Supreme Court signals opposition to abortion clinic buffer zone
WASHINGTON — In a case pitting free speech against abortion rights, Supreme Court justices signaled Wednesday they were inclined to strike down a Massachusetts law that sets a 35-foot buffer zone to prevent protesters from approaching clinics that offer the procedure.
Opponents called the law a violation of free speech and complained it prohibits “peaceful conversation on a public sidewalk,” said Mark Rienzi, the attorney representing antiabortion activist Eleanor McCullen, 77, from Boston. Calling themselves “sidewalk counselors,” McCullen and other activists stand outside clinic entrances and urge women seeking abortions to change their minds.
An attorney for Massachusetts and the Obama administration defended the law as a reasonable way to deal with the violence and disruptions that have been seen at abortion clinics in the Boston area. They said abortion opponents were free to speak to people who were walking down the street toward the clinic, but the law prevented them from getting close to the entrance.
The buffer-zone restriction applies only to “the last four to five seconds before they enter the clinic,” said Ian Gershengorn, a deputy U.S. solicitor general.

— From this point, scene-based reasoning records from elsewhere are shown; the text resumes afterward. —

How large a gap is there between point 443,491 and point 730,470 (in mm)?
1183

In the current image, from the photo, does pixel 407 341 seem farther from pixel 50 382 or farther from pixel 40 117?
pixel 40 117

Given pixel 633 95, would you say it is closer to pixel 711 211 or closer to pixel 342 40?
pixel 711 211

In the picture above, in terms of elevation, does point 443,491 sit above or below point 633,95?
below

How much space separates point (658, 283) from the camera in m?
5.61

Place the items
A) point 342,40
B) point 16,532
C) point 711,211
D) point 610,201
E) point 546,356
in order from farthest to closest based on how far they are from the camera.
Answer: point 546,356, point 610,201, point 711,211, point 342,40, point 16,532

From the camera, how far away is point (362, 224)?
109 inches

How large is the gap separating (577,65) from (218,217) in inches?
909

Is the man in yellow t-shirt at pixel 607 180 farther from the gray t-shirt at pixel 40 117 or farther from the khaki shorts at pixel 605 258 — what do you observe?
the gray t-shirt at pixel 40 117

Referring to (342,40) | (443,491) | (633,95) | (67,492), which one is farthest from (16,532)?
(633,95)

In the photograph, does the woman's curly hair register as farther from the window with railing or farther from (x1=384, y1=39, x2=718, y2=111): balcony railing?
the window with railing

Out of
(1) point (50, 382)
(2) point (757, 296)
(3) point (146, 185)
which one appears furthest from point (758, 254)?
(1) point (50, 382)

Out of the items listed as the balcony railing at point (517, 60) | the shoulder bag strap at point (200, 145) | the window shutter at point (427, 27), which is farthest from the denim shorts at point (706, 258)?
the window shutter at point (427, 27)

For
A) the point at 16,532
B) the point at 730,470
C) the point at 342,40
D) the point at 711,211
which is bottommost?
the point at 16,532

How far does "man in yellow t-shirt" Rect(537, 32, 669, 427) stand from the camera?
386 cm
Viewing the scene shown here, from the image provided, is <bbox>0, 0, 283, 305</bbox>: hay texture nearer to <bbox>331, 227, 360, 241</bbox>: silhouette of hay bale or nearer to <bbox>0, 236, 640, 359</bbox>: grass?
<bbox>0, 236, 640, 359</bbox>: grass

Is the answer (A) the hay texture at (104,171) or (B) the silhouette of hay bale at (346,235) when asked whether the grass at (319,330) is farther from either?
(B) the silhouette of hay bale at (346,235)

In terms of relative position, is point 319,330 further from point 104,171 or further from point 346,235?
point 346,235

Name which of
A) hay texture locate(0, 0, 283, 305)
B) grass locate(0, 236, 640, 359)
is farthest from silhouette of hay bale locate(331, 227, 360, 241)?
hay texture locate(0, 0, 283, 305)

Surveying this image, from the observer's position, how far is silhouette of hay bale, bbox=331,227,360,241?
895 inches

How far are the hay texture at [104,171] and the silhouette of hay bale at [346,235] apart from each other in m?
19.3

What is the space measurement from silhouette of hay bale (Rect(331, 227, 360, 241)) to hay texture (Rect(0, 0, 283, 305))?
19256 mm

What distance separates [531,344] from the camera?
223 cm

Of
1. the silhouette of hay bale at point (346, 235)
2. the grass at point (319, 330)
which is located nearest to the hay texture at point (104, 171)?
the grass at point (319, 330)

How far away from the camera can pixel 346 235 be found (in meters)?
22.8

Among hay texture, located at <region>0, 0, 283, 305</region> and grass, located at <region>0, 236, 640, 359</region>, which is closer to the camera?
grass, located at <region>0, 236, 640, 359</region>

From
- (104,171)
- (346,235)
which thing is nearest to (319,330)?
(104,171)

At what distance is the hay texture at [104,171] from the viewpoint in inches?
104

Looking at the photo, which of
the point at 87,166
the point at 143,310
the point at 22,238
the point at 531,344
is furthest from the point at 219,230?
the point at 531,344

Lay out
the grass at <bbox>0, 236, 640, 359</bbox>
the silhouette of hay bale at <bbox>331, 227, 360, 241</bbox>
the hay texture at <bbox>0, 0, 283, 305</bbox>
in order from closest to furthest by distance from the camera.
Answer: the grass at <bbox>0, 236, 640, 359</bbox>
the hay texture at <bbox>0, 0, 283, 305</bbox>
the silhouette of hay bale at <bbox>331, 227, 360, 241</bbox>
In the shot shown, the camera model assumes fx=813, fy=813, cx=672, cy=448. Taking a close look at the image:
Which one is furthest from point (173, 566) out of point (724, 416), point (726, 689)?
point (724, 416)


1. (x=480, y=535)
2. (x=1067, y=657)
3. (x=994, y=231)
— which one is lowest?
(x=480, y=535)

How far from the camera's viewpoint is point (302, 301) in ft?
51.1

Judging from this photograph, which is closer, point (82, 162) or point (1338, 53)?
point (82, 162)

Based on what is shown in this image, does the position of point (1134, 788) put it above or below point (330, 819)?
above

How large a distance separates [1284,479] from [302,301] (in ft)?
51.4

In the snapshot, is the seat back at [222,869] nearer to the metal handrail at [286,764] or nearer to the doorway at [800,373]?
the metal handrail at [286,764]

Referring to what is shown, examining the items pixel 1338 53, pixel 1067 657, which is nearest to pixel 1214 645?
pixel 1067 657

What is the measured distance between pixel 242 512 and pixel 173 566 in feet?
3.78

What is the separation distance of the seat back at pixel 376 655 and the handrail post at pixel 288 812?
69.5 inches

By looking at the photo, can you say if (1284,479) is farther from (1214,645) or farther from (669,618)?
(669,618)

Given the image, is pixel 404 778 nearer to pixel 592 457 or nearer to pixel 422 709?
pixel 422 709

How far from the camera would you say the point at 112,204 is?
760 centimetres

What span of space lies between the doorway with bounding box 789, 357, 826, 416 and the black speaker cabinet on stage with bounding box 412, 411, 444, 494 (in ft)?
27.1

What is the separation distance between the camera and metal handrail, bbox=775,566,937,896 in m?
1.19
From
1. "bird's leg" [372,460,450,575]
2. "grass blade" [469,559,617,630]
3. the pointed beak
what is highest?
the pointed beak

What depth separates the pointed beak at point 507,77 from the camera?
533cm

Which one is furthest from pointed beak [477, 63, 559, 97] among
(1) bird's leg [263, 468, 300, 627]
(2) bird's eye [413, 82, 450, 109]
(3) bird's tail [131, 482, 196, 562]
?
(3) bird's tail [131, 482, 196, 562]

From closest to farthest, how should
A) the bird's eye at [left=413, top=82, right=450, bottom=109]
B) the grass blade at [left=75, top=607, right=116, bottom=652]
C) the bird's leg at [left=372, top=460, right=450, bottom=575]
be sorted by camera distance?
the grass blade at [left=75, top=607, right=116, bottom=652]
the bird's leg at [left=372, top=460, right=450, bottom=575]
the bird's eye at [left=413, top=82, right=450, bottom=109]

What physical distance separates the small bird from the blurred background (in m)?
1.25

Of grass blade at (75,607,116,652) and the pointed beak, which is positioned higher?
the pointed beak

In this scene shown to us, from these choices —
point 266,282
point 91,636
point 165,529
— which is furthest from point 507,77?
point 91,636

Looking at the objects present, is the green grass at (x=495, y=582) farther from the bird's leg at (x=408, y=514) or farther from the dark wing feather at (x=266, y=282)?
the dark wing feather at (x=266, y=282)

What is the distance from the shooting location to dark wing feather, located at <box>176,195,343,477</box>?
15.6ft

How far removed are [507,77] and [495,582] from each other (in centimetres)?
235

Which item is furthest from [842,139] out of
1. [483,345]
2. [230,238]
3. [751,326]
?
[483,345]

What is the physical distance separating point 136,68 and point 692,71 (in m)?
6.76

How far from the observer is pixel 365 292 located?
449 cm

In their comments and questions on McCullen vs. Coakley, however, most of the justices appeared to agree with antiabortion advocates who said a 35-foot buffer zone goes too far. Rienzi argued that rather than imposing a blanket buffer zone at all times, clinics should simply call the police if and when activists are preventing patients from entering.
The court’s conservatives, led by Justice Antonin Scalia, said they thought such a law clearly violated the 1st Amendment. Several of the liberal justices commented that the 35-foot zone may be broader than needed.
This “is a counseling case, not a protest case,” Scalia insisted. “Surely, you could have a law against screaming and shouting within 35 feet…. These people want to speak quietly in a friendly manner.”
The court’s ruling could effect similar buffer zones used to protect government and military institutions and activities. Several justices noted that federal law sets a quiet zone around military funerals. Other laws forbid people from confronting those who are entering a polling place or a county courthouse. The Supreme Court enforces a no-protest rule on the marble plaza in front of its building.
In the 1990s, the high court upheld a judge’s orders from Florida that barred antiabortion activists from coming within 36 feet of the doorway of a clinic that had been the scene of loud demonstrations. And in 2000, the court in a 6-3 decision upheld a Colorado law that set a 10-foot buffer zone around abortion clinics.
Then, the three dissenters — Justices Anthony M. Kennedy, Clarence Thomas and Scalia — said the Colorado law violated the 1st Amendment. Then-Chief Justice William H. Rehnquist and then-Justice Sandra Day O’Connor, who voted with the majority, have since been replaced by President George W. Bush’s two appointees: Chief Justice John G. Roberts Jr. and Justice Samuel A. Alito Jr.
If they join with their fellow conservatives in McCullen vs. Coakley, there will be a majority to either narrow or outlaw buffer zones on public sidewalks.
After brushing aside three other abortion-related cases in recent months, the Massachusetts case was seen as one of the last opportunities for justices to enter the debate during this term.